REQUIRED WORK:
Please repeat the lines in the listing below exactly, starting at the line that contains "Putting the hood" and ending with the final line of the listing.

(Saved data entries)
|---|
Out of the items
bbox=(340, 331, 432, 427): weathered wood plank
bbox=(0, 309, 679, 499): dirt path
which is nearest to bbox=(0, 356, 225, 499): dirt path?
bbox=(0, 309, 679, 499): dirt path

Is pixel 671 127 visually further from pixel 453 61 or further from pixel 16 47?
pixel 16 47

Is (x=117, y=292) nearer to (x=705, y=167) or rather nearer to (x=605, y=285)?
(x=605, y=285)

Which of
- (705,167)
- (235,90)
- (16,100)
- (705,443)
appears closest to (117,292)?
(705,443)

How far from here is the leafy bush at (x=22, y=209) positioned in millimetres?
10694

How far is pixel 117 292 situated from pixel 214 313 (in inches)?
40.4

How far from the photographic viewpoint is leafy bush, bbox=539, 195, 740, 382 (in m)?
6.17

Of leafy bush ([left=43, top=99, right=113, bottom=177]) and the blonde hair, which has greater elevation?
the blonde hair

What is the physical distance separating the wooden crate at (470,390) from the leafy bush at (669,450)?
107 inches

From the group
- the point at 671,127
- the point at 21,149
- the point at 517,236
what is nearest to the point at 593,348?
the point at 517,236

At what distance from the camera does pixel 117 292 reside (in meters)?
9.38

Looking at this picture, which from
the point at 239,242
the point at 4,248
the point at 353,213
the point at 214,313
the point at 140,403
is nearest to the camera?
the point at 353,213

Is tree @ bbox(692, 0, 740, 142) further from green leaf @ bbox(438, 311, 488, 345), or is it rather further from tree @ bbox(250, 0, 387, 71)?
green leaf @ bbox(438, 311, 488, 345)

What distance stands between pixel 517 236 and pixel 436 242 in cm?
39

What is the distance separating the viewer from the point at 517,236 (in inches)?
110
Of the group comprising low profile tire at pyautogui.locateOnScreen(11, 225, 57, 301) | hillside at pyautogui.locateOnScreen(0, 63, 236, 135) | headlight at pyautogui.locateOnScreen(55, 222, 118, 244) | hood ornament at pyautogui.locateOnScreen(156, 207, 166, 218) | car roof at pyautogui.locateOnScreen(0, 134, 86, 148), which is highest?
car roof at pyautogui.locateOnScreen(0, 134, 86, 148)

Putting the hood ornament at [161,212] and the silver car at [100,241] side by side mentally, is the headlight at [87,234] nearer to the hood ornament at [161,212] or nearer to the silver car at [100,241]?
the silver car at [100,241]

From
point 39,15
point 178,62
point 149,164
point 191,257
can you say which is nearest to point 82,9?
|---|
FINAL RESULT:
Putting the hood ornament at [161,212] and the silver car at [100,241] side by side mentally, is the headlight at [87,234] nearer to the hood ornament at [161,212] or nearer to the silver car at [100,241]?
the silver car at [100,241]

From
point 39,15
point 178,62
point 149,164
point 191,257
can you say which is nearest to point 82,9?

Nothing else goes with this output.